Dorothy Bailey Cline Custer (May 30, 1911 – April 22, 2015) was an American comedian, harmonicist, and centenarian most famous for her two appearances on The Tonight Show with Jay Leno. She has since become the subject of the most-viewed story of all time on the website of Boise-based television station KTVB and has been the subject of numerous interviews in Idaho and other states.

Custer was born in 1911 in Hailey and grew up in Rock Creek south of present-day Hansen. She attended the College of Idaho and taught school in Murtaugh in the early 1930s. In 1937, she married Marvin Custer, who claimed descent from George Armstrong Custer. The couple moved to Twin Falls in 1939.

Custer began working as an amateur entertainer in 1916, eventually creating 13 characters as part of her stand-up routine. She had been an active harmonica player since 1923 and featured music in many of her acts, including her performances on the Tonight Show. Despite her long career, by her own admission Custer didn't achieve fame until after her first appearance on the Tonight Show in 2011 at age 100.

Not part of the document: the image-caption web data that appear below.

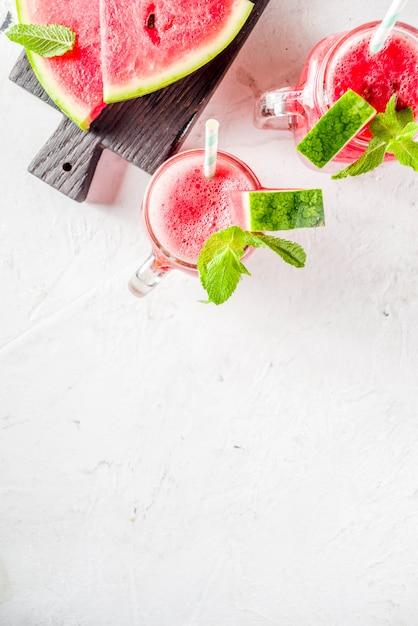 Koude zomer watermeloen smoothie Premium Foto
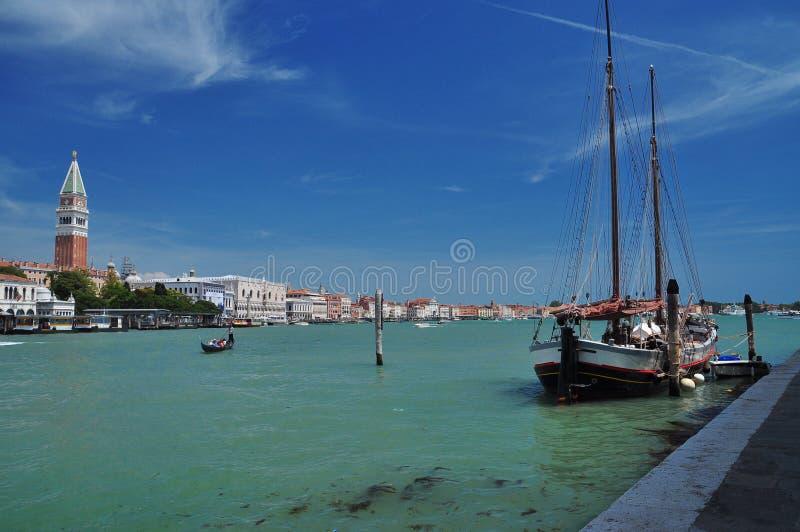 Oud schip op Grand van het Kanaal, Venetië, Italië royalty-vrije stock fotografie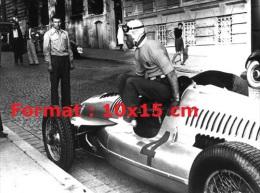 Reproduction D'une Photographie Du Pilote De Course Tazio Nuvolari Descendant De Son Auto-Union Numéro 4 - Repro's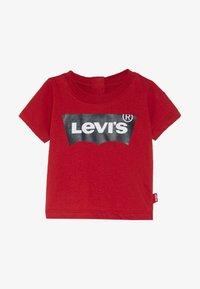 Levi's® - BATWING TEE - Triko spotiskem - red - 2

Custer was asked back later to Tonight Show where she sang "Let Me Call You Sweetheart" to Jay on Valentine's Day 2012.

In May 2012, Custer celebrated her 101st birthday by ziplining in the Snake River Canyon.

Author and physician Jacob M. Appel honored Custer by modeling a minor character after her in his novel The Man Who Wouldn't Stand Up (2012); in a 2013 interview, Custer said she was flattered by the honor but acknowledged not having read the book.

In June 2013, Custer celebrated her 102nd birthday by BASE jumping off the Perrine Bridge into the Snake River Canyon. She became the oldest BASE jumper with the help of Sean Chuma a world-renowned base jumper and BASE jumping instructor.

Custer died in her sleep on April 22, 2015, shortly before her 104th birthday in Twin Falls, Idaho.